Microsoft’s February Patch Tuesday update was much more extensive then has been the norm with 99 CVEs being revealed with 12 considered critical and one fixing a memory corruption zero day in Internet Explorer that is being exploited in the wild.
February is also the first month that Microsoft did not issue a general update for Windows 7 and Server 2008 as each reached its end of service coverage in January. However, the company did post updates for those companies that arranged for an Extended Security Update for their software.
Ivanti’s Todd Schell, senior product manager, security, said the fact that Microsoft included these updates with their overall rollout could cause some confusion as some admins and consumers may mistakenly believe they can fix any issues associated with this now outdated software.
For those whose only concern is with supported software, Schell noted most admins will not have to do much, despite the high number of issues this month, as the updates are pushed automatically. There is one caveat.
“SQL and Exchange admins do get a bit of extra work this month as both of those products are included in the updates released,” he said.
The most prominent issue this month is CVE-2020-0674.
Microsoft issued an advisory notice for CVE-2020-0674 in January stating at the time it was aware of limited targeted attacks in a remote code execution vulnerability in the scripting engine of Internet Explorer across all versions of Windows that would let a hacker obtain the same rights as a current user. CVE-2020-0674 is only rated a moderate threat, but Satnam Narang, senior research engineer at Tenable, told SC Media it is important for organizations to apply the patch as soon as possible.
Additional high-priority critical vulnerabilities patched by Microsoft included CVE-2020-0662, a remote code execution vulnerability exists in the way that Windows handles objects in memory; CVE-2020-0681, a remote code execution vulnerability in the Windows Remote Desktop Client that can be exploited when a user connects to a malicious server; and CVE-2020-0729, a remote code execution vulnerability exists in Microsoft Windows that could allow remote code execution if a .LNK file is processed.
Jimmy Graham, senior director of product management, vulnerability at Qualys, said that while CVE-2020-0662 is labeled by Microsoft as less likely to be exploited, “this vulnerability can be attacked over the network with no user interaction. The impacted service is not stated in the bulletin. Based on the information given, this should be prioritized across all Windows servers and workstations.”

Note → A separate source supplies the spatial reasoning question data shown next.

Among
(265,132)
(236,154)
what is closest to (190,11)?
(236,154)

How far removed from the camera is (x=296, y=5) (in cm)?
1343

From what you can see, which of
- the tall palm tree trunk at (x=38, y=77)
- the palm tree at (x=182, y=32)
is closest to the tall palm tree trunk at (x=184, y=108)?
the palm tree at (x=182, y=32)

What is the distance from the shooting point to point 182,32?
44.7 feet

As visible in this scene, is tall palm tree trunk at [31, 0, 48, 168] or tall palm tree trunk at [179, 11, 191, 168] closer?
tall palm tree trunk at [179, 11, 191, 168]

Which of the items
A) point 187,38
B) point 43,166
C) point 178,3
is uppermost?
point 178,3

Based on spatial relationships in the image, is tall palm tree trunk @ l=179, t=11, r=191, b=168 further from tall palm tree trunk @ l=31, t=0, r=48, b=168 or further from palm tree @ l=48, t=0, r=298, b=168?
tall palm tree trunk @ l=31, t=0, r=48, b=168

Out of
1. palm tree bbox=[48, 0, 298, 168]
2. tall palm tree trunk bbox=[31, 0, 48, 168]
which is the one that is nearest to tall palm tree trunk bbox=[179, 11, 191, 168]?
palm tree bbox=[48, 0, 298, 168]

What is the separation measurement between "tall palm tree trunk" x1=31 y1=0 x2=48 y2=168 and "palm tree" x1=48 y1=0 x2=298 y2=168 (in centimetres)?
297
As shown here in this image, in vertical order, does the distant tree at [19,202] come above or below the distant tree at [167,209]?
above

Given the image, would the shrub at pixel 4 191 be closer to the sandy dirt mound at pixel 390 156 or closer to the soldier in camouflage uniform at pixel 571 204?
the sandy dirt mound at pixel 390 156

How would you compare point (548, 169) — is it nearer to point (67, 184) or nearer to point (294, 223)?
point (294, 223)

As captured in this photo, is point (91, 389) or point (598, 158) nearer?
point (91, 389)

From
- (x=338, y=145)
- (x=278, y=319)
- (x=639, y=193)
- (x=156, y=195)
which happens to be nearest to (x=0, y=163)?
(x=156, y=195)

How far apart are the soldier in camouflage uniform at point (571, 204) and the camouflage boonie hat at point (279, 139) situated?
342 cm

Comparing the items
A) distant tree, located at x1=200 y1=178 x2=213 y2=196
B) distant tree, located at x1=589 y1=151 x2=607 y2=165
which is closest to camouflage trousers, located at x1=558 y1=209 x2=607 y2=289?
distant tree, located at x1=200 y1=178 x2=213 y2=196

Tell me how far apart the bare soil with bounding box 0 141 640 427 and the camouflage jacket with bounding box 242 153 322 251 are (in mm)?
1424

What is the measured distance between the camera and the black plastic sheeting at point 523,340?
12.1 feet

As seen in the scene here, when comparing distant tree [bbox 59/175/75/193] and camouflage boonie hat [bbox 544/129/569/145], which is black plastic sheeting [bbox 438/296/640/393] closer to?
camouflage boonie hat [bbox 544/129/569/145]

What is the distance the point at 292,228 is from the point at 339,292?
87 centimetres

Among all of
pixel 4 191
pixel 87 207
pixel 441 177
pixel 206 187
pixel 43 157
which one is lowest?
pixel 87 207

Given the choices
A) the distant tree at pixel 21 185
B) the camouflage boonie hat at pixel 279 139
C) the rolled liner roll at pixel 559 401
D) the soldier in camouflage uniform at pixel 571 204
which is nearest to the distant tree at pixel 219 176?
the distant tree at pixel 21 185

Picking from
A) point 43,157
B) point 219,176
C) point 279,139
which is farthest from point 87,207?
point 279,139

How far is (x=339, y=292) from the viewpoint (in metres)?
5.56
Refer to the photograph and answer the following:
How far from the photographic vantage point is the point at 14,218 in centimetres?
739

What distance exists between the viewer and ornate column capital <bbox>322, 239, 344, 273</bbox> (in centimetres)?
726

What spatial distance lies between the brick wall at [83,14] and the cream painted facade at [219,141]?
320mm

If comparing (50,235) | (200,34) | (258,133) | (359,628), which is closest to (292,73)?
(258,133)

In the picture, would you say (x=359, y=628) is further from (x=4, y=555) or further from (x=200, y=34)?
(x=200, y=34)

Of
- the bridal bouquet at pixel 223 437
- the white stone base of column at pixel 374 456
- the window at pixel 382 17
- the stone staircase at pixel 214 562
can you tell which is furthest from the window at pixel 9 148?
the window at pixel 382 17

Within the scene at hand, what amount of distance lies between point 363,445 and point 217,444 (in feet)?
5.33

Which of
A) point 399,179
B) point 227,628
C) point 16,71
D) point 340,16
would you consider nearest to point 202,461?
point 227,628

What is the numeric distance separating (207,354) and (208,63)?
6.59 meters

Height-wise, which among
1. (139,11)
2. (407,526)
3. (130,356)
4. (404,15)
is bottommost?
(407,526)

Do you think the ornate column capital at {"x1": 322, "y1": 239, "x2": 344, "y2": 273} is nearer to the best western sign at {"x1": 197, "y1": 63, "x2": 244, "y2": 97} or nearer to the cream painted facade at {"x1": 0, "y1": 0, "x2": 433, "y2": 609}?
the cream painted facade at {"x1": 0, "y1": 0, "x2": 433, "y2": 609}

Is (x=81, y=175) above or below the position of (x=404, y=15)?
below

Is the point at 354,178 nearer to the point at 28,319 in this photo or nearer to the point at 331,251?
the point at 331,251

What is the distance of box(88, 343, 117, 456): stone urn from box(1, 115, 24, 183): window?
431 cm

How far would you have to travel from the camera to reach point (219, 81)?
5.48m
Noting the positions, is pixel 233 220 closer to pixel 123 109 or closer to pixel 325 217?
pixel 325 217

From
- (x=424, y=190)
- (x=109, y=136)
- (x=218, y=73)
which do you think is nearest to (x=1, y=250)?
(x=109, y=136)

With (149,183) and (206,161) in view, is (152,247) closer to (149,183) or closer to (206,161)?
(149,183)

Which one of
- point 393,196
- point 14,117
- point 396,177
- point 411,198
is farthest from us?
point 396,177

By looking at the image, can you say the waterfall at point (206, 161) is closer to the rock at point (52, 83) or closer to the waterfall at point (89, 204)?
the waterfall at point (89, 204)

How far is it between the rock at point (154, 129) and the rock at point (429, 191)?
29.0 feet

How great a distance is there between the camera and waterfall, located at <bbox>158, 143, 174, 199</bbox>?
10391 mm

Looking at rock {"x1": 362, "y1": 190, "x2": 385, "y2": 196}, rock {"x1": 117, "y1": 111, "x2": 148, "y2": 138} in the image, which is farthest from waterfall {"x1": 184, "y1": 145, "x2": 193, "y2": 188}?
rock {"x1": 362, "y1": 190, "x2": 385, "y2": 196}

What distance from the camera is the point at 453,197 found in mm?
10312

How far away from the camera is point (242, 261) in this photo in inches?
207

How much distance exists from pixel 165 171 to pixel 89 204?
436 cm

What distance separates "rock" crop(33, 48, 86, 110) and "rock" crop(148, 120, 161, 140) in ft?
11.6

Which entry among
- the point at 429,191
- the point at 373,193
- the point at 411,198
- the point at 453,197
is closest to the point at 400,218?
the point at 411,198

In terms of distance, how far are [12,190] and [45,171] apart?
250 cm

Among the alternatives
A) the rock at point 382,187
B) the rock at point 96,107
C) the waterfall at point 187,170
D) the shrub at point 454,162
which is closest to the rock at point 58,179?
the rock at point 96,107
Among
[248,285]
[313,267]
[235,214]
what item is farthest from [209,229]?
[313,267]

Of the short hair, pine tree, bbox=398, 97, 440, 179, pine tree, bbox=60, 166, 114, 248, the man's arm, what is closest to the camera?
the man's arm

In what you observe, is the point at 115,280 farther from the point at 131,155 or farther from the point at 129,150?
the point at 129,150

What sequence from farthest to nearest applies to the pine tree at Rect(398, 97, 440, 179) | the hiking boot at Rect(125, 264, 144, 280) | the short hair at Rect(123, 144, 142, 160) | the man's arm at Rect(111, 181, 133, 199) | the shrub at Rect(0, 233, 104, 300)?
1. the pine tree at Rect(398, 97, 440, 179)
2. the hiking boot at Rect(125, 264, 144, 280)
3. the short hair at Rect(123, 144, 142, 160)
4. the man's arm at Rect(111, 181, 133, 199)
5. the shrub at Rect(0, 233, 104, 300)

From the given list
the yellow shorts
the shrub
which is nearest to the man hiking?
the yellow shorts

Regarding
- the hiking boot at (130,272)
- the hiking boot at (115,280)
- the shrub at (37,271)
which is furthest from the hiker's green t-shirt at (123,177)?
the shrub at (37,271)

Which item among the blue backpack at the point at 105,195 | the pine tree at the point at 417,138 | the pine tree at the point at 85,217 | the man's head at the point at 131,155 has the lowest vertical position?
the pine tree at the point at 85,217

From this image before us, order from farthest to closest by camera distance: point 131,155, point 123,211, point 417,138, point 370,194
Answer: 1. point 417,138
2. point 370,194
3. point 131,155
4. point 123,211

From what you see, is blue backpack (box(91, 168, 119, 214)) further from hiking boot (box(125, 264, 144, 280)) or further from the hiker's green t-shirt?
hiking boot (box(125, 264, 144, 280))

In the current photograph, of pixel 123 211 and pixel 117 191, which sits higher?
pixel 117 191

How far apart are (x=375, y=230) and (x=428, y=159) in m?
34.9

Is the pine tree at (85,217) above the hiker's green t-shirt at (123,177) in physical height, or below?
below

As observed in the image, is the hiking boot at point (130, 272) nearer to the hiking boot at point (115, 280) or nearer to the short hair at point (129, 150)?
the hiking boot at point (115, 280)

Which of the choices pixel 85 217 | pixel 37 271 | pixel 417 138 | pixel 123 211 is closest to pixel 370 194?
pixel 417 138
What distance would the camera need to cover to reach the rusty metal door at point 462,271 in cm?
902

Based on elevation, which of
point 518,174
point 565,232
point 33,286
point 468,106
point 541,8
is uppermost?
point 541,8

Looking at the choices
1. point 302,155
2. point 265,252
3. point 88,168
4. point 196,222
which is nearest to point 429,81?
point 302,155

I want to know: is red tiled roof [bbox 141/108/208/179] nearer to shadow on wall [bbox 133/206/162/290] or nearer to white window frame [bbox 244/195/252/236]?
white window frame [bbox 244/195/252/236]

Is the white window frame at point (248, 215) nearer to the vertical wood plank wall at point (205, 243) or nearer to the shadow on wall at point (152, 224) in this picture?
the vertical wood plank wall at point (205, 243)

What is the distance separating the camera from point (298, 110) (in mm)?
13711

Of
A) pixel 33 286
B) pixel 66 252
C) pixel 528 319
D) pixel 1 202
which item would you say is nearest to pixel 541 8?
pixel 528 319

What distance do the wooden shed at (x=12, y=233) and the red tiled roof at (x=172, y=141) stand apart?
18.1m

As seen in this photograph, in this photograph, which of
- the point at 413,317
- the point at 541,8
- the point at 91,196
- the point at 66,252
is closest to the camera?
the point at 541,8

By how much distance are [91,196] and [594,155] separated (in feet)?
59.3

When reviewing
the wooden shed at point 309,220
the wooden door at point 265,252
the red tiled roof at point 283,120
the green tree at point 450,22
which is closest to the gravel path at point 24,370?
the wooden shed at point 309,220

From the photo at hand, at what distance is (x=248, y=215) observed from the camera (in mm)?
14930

CVE-2020-0688, a remote code execution vulnerability in Microsoft Exchange, was picked by Allan Liska, intelligence analyst at Recorded Future, for special consideration. He noted that while it is only rated a important - and not critical – vulnerability he believes it is particularly dangerous because it is likely to be exploited.
“The vulnerability exists in the way Exchange handles objects in memory. A specially crafted email would allow an attacker to exploit the Exchange Server and execute arbitrary code. Microsoft identifies this vulnerability as likely to be exploited,” Liska said.
Graham explained that exploitation of the flaw would lead to arbitrary code execution in the context of the System user, granting an attacker the ability to create a new account, install programs, and view, change or delete data.